Reputation: 4750
I have a text file like below.
1 1223 abc
2 4234 weroi
0 3234 omsder
1 1111 abc
2 6666 weroi
I want to have unique values for the column 3. So I want to have the below file.
1 1223 abc
2 4234 weroi
0 3234 omsder
Can I do this using some basic commands in Linux? without using Java or something.
Upvotes: 0
Views: 121
Reputation: 5062
You could do this with some awk
scripting. Here is a piece of code I came up with to address your problem :
awk 'BEGIN {col=3; sep=" "; forbidden=sep} {if (match(forbidden, sep $col sep) == 0) {forbidden=forbidden $col sep; print $0}}' input.file
The BEGIN
keyword declares the forbidden
string, which is used to monitor the 3rd column values. Then, the match
keyword check if the 3rd column of the current line contains any forbidden
value. If not, it adds the content of the column to the forbidden
list and print the whole line.
Here, sep=" "
instantiate the separator. We use sep
between each forbidden
value in order to avoid words created by putting several values next to one another. For instance :
1 1111 ta
2 2222 to
3 3333 t
4 4444 tato
In this case, without a separator, t
and tato
would be considered a forbidden
value. We use " " as a separator as it is used by default to separate each column, thus a column cannot include a space in its name.
Note that if you want to change the number of the column in which you need to remove duplicate, just adapt col=3
with the number of the column you need (0 for the whole line, 1 for the first column, 2 for the second, ...)
Upvotes: 1

══════

Task statement:
In the forum thread, why does the awk script place a space between each value stored in the forbidden string? Answer in one to three sentences. The listing that follows is separate material, unrelated to the forum thread.

Dataset extract:
══════

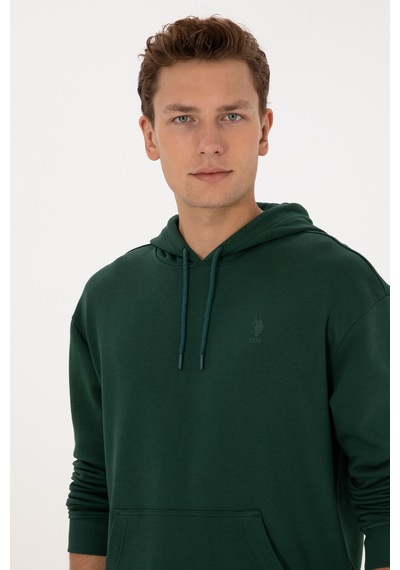 U.S. Polo Assn. Erkek Comfort Fit Kapüşonlu Koyu Yeşil Basic Sweatshirt 50313746-VR079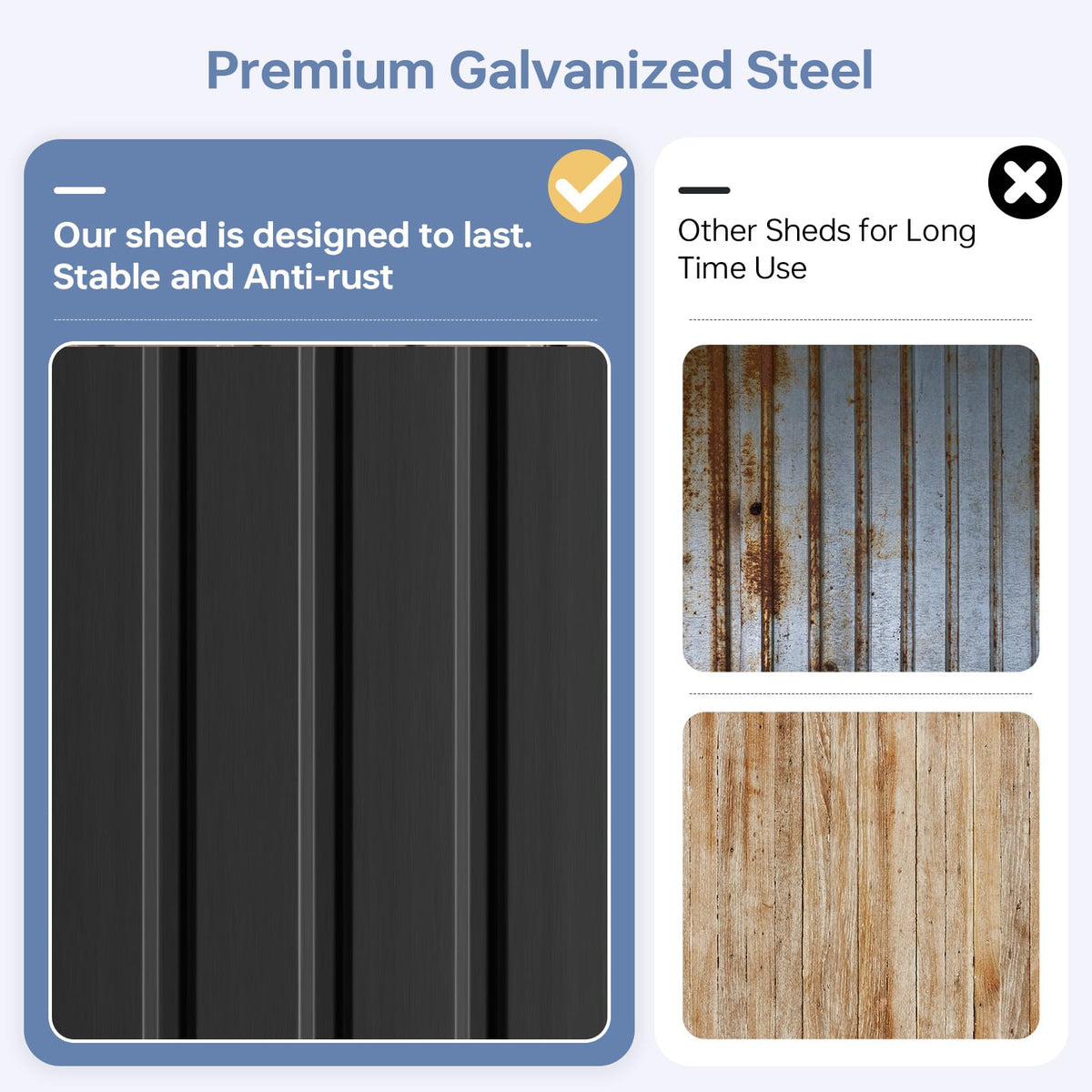 Breezestival shed assembly guide image emphasizes labeled parts and two person setup.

══════

Task output:
The separator keeps values that sit next to one another from forming new words: without it, the values "ta" and "to" would run together as "tato," so "t" and "tato" would wrongly count as forbidden. A space is chosen because awk uses it by default to separate columns, so no column value can contain one.